Work instructions
Reproduce each entry exactly as it reads. Leave the images out.

[Dataset items]
----------

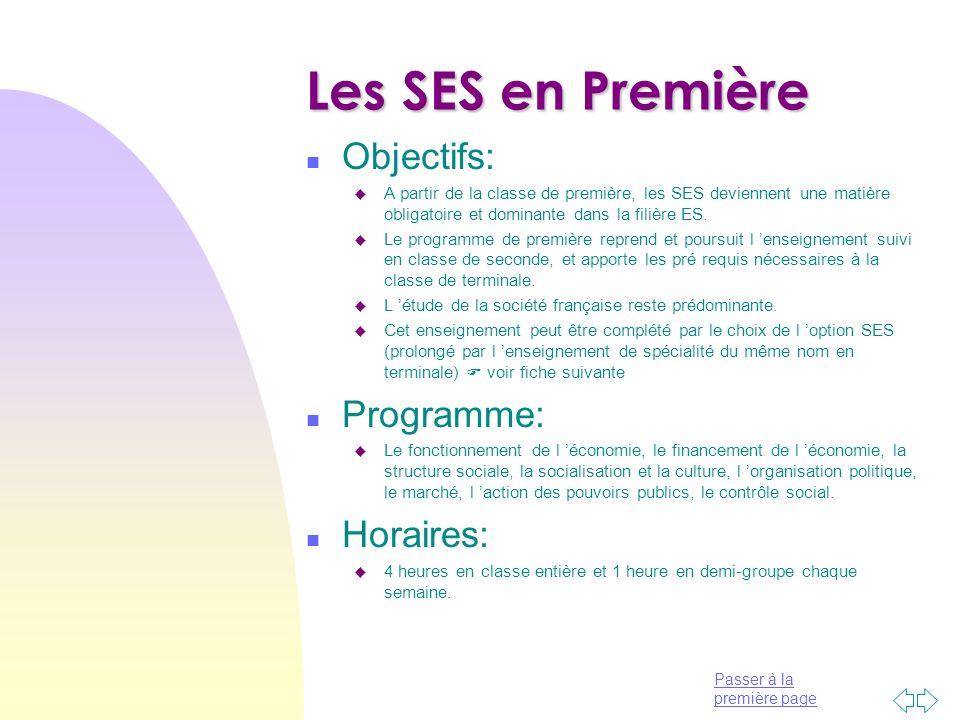 Passer à la première page Les SES en Première n Objectifs: u A partir de la classe de première, les SES deviennent une matière obligatoire et dominant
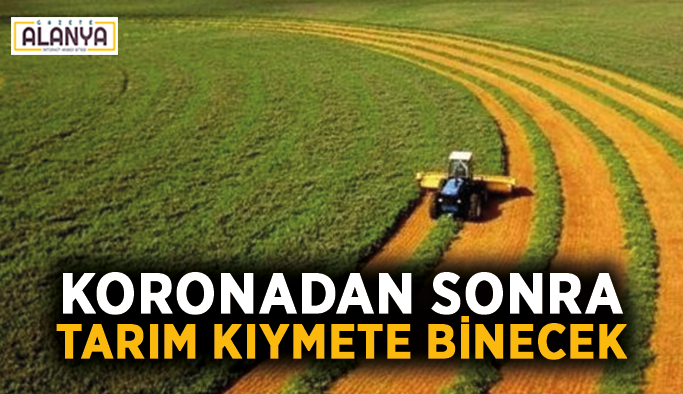 Koronadan sonra tarım kıymete binecek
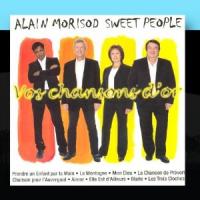 Alain Morisod & Les Sweet People - Vos Chansons D'or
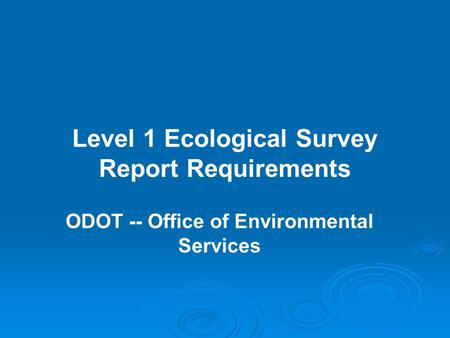 Level 1 Ecological Survey Report Requirements ODOT -- Office of Environmental Services.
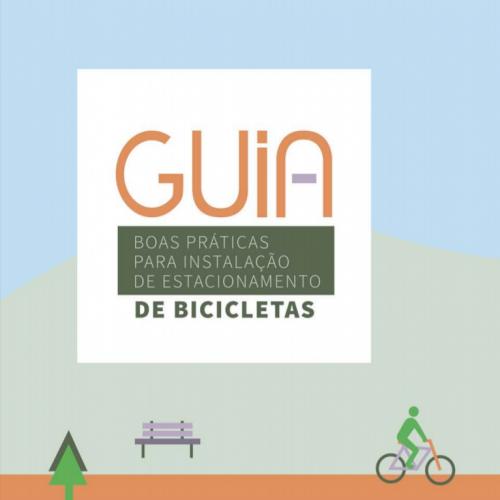 Guia de Boas Práticas para Instalação de Estacionamento de Bicicletas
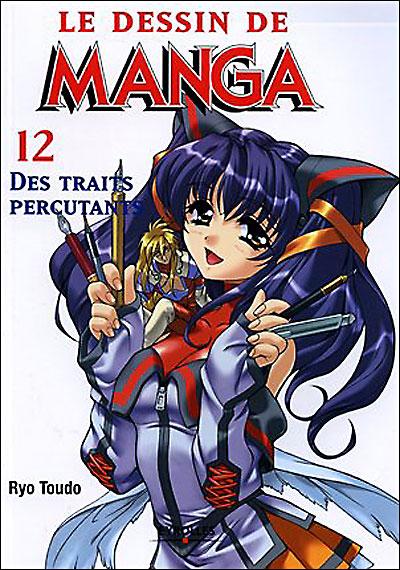Le Dessin de Manga - Tome 12 : Des traits percutants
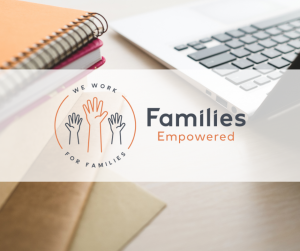 Families Empowered logo overlaid on a desk with books and laptop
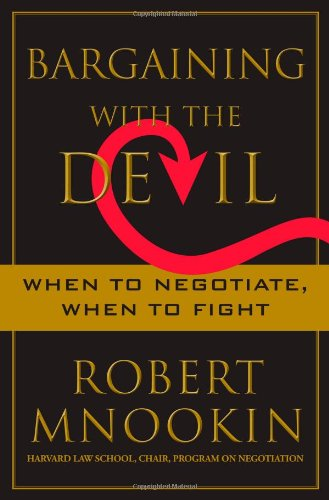 9781416583325: Bargaining with the Devil: When to Negotiate, When to Fight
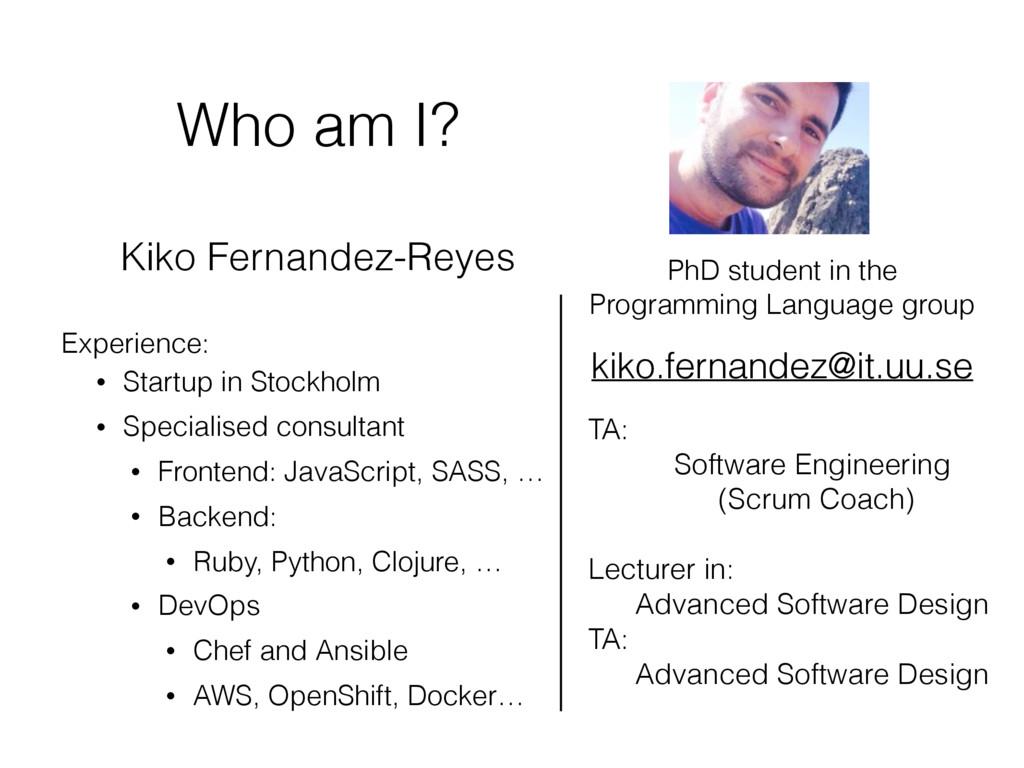 Who am I? Kiko Fernandez-Reyes Experience: • St...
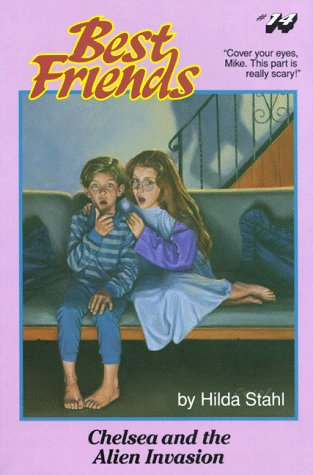 Chelsea And The Alien Invasion (Best Friends, #14) Hilda Stahl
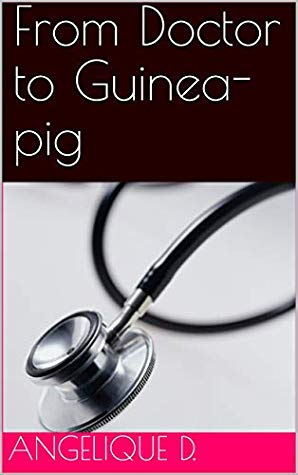 From Doctor to Guinea Pig by Angelique D.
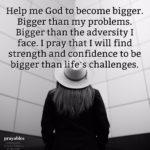 Prayer: Bigger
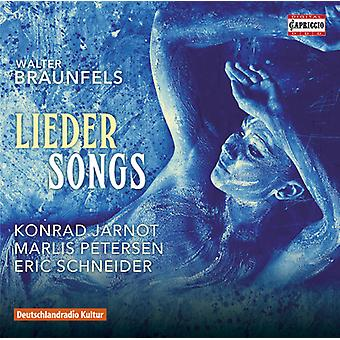Braunfels / Petersen / Jarnot / Schneider - Lieder canciones [CD] USA import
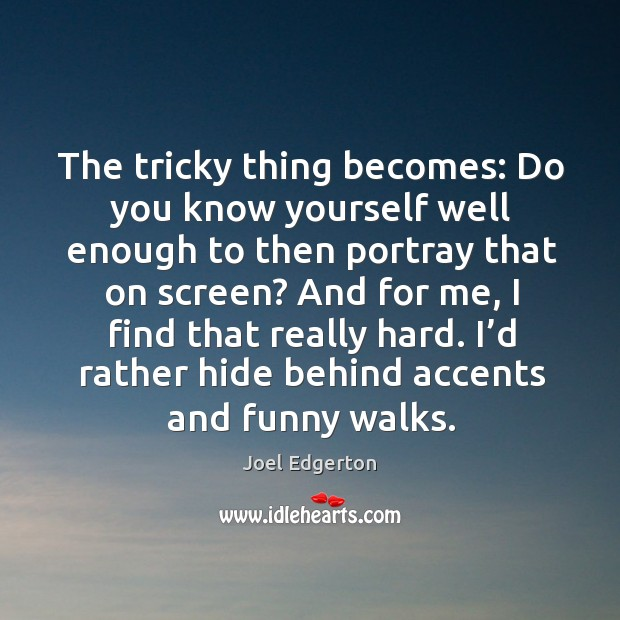 The tricky thing becomes: do you know yourself well enough to then portray that on screen? Joel Edgerton Picture Quote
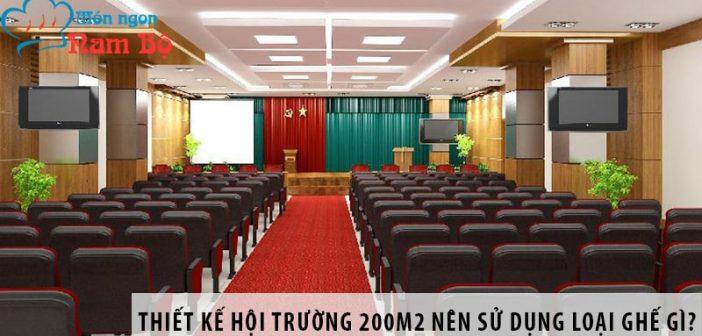 Thiết kế hội trường 200m2 nên dùng loại ghế nào?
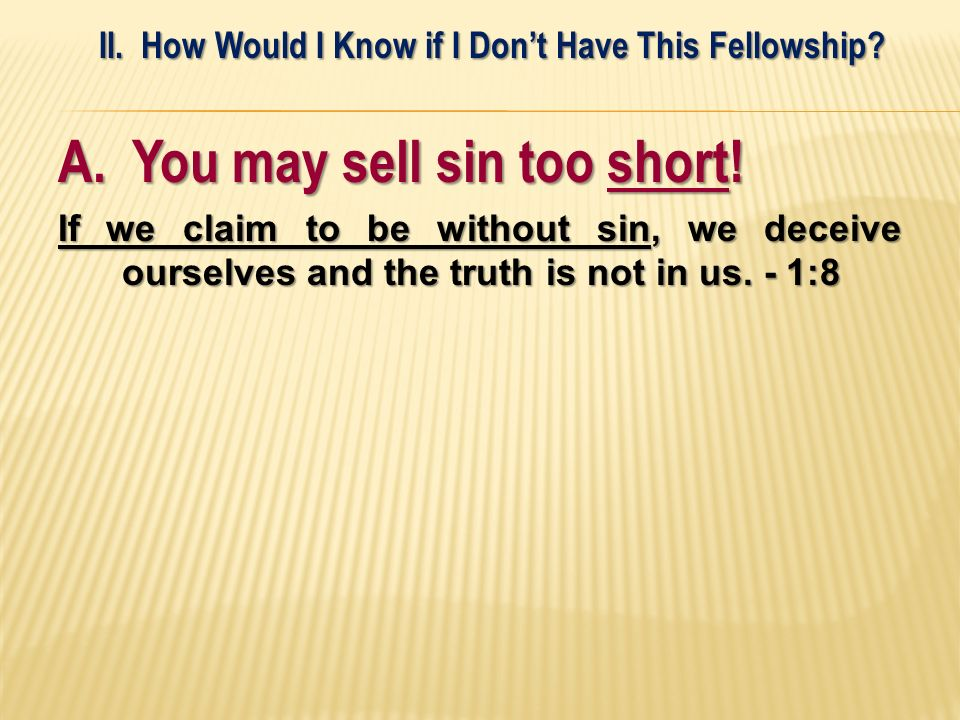 A. You may sell sin too short! If we claim to be without sin, we deceive ourselves and the truth is not in us. - 1:8 II. How Would I Know if I Dont Ha
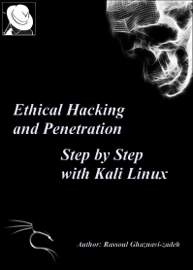 Ethical Hacking and Penetration, Step by Step with Kali Linux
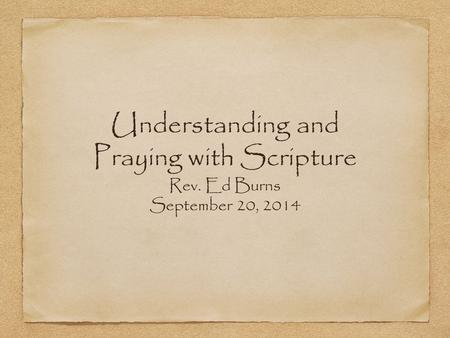 Understanding and Praying with Scripture Rev. Ed Burns September 20, 2014.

----------

Response area
 Passer à la première page Les SES en Première n Objectifs: u A partir de la classe de première, les SES deviennent une matière obligatoire et dominant
 Koronadan sonra tarım kıymete binecek
 Alain Morisod & Les Sweet People - Vos Chansons D'or
 Level 1 Ecological Survey Report Requirements ODOT -- Office of Environmental Services.
 Guia de Boas Práticas para Instalação de Estacionamento de Bicicletas
Le Dessin de Manga - Tome 12 : Des traits percutants
 Families Empowered logo overlaid on a desk with books and laptop
 9781416583325: Bargaining with the Devil: When to Negotiate, When to Fight
 Who am I? Kiko Fernandez-Reyes Experience: • St...
 Chelsea And The Alien Invasion (Best Friends, #14) Hilda Stahl
 From Doctor to Guinea Pig by Angelique D.
 Prayer: Bigger
Braunfels / Petersen / Jarnot / Schneider - Lieder canciones [CD] USA import
 The tricky thing becomes: do you know yourself well enough to then portray that on screen? Joel Edgerton Picture Quote
 Thiết kế hội trường 200m2 nên dùng loại ghế nào?
 A. You may sell sin too short! If we claim to be without sin, we deceive ourselves and the truth is not in us. - 1:8 II. How Would I Know if I Dont Ha
 Ethical Hacking and Penetration, Step by Step with Kali Linux
 Understanding and Praying with Scripture Rev. Ed Burns September 20, 2014.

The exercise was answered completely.